Recorded information:
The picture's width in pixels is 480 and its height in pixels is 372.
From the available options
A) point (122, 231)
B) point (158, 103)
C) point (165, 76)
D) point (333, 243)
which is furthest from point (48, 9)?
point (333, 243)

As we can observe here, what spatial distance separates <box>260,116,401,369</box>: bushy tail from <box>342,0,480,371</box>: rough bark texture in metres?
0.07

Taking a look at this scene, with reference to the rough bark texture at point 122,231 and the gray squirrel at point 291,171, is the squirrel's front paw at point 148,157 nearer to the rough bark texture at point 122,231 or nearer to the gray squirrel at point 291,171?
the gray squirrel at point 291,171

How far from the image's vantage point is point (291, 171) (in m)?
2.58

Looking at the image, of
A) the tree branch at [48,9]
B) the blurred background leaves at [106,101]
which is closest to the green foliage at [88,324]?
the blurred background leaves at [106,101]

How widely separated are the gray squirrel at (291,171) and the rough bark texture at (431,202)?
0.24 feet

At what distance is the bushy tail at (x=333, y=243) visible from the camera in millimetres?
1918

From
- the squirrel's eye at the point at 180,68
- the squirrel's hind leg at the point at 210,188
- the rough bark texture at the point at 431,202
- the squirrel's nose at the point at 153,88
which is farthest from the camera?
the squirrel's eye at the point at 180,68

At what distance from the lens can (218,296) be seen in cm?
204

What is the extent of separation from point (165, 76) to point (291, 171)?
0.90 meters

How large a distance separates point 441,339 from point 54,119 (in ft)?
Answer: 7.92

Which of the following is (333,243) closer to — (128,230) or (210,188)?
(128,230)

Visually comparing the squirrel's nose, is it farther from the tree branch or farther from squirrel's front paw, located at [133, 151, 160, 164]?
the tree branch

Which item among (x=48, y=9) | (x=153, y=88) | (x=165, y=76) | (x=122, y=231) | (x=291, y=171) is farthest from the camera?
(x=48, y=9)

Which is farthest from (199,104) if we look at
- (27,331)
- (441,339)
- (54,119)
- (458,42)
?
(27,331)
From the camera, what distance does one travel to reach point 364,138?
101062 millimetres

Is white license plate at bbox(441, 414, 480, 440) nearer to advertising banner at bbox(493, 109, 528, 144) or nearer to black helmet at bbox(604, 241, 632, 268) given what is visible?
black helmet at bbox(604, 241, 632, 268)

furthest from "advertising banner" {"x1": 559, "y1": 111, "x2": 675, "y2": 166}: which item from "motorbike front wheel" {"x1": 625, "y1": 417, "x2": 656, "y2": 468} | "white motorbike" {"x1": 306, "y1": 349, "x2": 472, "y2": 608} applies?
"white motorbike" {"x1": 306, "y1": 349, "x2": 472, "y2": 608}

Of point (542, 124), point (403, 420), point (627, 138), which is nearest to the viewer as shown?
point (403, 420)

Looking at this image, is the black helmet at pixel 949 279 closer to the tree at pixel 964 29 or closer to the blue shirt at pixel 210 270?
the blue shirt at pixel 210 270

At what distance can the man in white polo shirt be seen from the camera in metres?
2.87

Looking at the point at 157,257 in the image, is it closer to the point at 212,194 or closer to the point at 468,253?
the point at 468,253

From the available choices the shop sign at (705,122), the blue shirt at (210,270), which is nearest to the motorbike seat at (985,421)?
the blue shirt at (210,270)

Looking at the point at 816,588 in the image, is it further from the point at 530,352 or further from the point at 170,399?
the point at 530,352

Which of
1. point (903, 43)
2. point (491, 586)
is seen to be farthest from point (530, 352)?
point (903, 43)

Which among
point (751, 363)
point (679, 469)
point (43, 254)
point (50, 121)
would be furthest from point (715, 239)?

Direction: Reproduce each entry above exactly, keeping every word.

Output of the exercise:
The picture's width in pixels is 480 and its height in pixels is 372.
From the available options
A) point (122, 231)
B) point (158, 103)
C) point (165, 76)
D) point (333, 243)
which is furthest from point (48, 9)?
point (333, 243)

As we can observe here, what spatial distance separates <box>260,116,401,369</box>: bushy tail from <box>342,0,480,371</box>: rough bark texture in metres?
0.07

Taking a look at this scene, with reference to the rough bark texture at point 122,231 and the gray squirrel at point 291,171, is the squirrel's front paw at point 148,157 nearer to the rough bark texture at point 122,231 or nearer to the gray squirrel at point 291,171?
the gray squirrel at point 291,171

How far from the image's vantage point is point (291, 171) (in m)?
2.58

Looking at the image, of
A) the tree branch at [48,9]
B) the blurred background leaves at [106,101]
which is closest to the green foliage at [88,324]?
the blurred background leaves at [106,101]

How widely separated are the gray squirrel at (291,171) and the rough bark texture at (431,202)?
0.24 feet

At what distance is the bushy tail at (x=333, y=243) visible from the camera in millimetres?
1918

From
- the squirrel's eye at the point at 180,68
- the squirrel's hind leg at the point at 210,188
- the rough bark texture at the point at 431,202
- the squirrel's nose at the point at 153,88
which is farthest from the camera?
the squirrel's eye at the point at 180,68

At what distance from the lens can (218,296) be seen in cm?
204

What is the extent of separation from point (165, 76) to point (291, 171)?
0.90 meters

How large a distance separates point 441,339 from point 54,119 (in ft)?
Answer: 7.92

Which of the following is (333,243) closer to — (128,230) or (210,188)?
(128,230)

Visually comparing the squirrel's nose, is it farther from the tree branch or farther from squirrel's front paw, located at [133, 151, 160, 164]?
the tree branch

Which item among (x=48, y=9) | (x=153, y=88) | (x=165, y=76) | (x=122, y=231) | (x=291, y=171) is farthest from the camera?
(x=48, y=9)

Which is farthest from (199,104) if we look at
- (27,331)
- (441,339)
- (54,119)
- (458,42)
?
(27,331)
From the camera, what distance does one travel to reach point 364,138?
101062 millimetres

Is white license plate at bbox(441, 414, 480, 440) nearer to advertising banner at bbox(493, 109, 528, 144) or nearer to black helmet at bbox(604, 241, 632, 268) given what is visible?
black helmet at bbox(604, 241, 632, 268)

furthest from "advertising banner" {"x1": 559, "y1": 111, "x2": 675, "y2": 166}: which item from "motorbike front wheel" {"x1": 625, "y1": 417, "x2": 656, "y2": 468} | "white motorbike" {"x1": 306, "y1": 349, "x2": 472, "y2": 608} applies?
"white motorbike" {"x1": 306, "y1": 349, "x2": 472, "y2": 608}

Of point (542, 124), point (403, 420), point (627, 138), which is nearest to the viewer as shown?
point (403, 420)

Looking at this image, is the black helmet at pixel 949 279 closer to the tree at pixel 964 29 or closer to the blue shirt at pixel 210 270?
the blue shirt at pixel 210 270

At what distance can the man in white polo shirt be seen from the camera in metres?
2.87

Looking at the point at 157,257 in the image, is it closer to the point at 212,194 or closer to the point at 468,253?
the point at 468,253

From the available choices the shop sign at (705,122), the blue shirt at (210,270), which is nearest to the motorbike seat at (985,421)?
the blue shirt at (210,270)

Looking at the point at 816,588 in the image, is it further from the point at 530,352 or further from the point at 170,399?
the point at 530,352

Which of
1. point (903, 43)
2. point (491, 586)
is seen to be farthest from point (530, 352)?
point (903, 43)

Which among
point (751, 363)
point (679, 469)
point (43, 254)
point (50, 121)
would be furthest from point (715, 239)?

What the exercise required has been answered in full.